== VORLIEGENDER AUSZUG ==

Die Klägerin beantragt,

das Urteil des Sozialgerichts Düsseldorf vom 30.08.2006 abzuändern und nach dem Klageantrag zu erkennen.

Die Beklagte beantragt,

die Berufung zurückzuweisen.

Sie hat eine Übersicht der Fachgruppenquoten für die Quartale 1/03 bis 1/04 sowie über die Arztzahlen und den Leistungsbedarf der Anästhesisten ab 03/99 vorgelegt. Sie ist der Auffassung, dass allein die Zunahme der Arztzahl keine Verpflichtung zur Anpassung der Honorarkontingente nach sich ziehe. Eine Regelung zum Ausgleich von Fachgruppenquoten bei Über- bzw. Unterschreitung sei mit Wirkung ab 2/05 im Honorarverteilungsvertrag vereinbart worden.

Wegen des Sach- und Streitstandes im Übrigen wird auf den Inhalt der Gerichtsakten sowie der Verwaltungsvorgänge der Beklagten, die Gegenstand der mündlichen Verhandlung waren, Bezug genommen.

Entscheidungsgründe:

Die zulässige Berufung der Klägerin ist unbegründet.

Das SG hat die Klage zu Recht abgewiesen. Die Honorarbescheide für die Quartale 1/03, 2/03, 4/03 und 1/04 in der Gestalt des Widerspruchsbescheides vom 08.12.2004 sind rechtmäßig und verletzen die Klägerin daher nicht in ihren Rechten (§ 54 Abs. 2 Sozialgerichtsgesetz (SGG)). Die Klägerin hat keinen Anspruch auf höheres vertragsärztliches Honorar.

===
== BEREITGESTELLTES MATERIAL ==

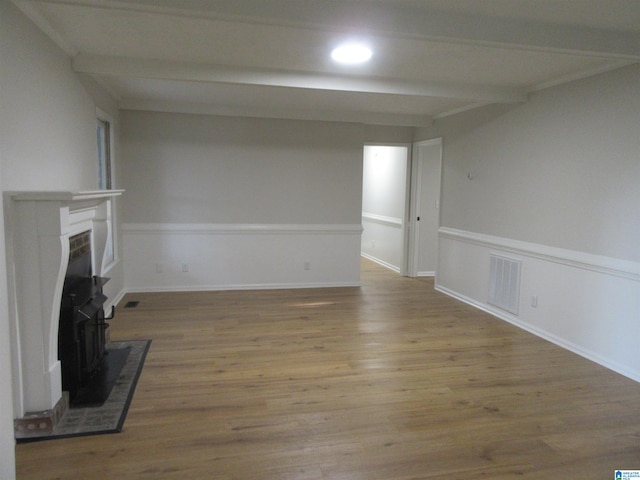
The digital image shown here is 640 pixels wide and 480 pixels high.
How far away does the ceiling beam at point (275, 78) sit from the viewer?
138 inches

===

**AUFGABE A**: Überarbeiten Sie einen Abschnitt des Urteilsauszugs: Geben Sie den Teil, der mit den Worten „Wegen des Sach- und“ beginnt und mit „höheres vertragsärztliches Honorar.“ endet, erneut wieder und ersetzen Sie darin „zu Recht“ durch „mit Recht“.
**AUFGABE B**: Ab welchem Quartal wurde laut dem Urteilsauszug eine Regelung zum Ausgleich von Fachgruppenquoten im Honorarverteilungsvertrag vereinbart?

**ANTWORT A**:
Wegen des Sach- und Streitstandes im Übrigen wird auf den Inhalt der Gerichtsakten sowie der Verwaltungsvorgänge der Beklagten, die Gegenstand der mündlichen Verhandlung waren, Bezug genommen.

Entscheidungsgründe:

Die zulässige Berufung der Klägerin ist unbegründet.

Das SG hat die Klage mit Recht abgewiesen. Die Honorarbescheide für die Quartale 1/03, 2/03, 4/03 und 1/04 in der Gestalt des Widerspruchsbescheides vom 08.12.2004 sind rechtmäßig und verletzen die Klägerin daher nicht in ihren Rechten (§ 54 Abs. 2 Sozialgerichtsgesetz (SGG)). Die Klägerin hat keinen Anspruch auf höheres vertragsärztliches Honorar.

**ANTWORT B**: Die Regelung wurde mit Wirkung ab 2/05 vereinbart.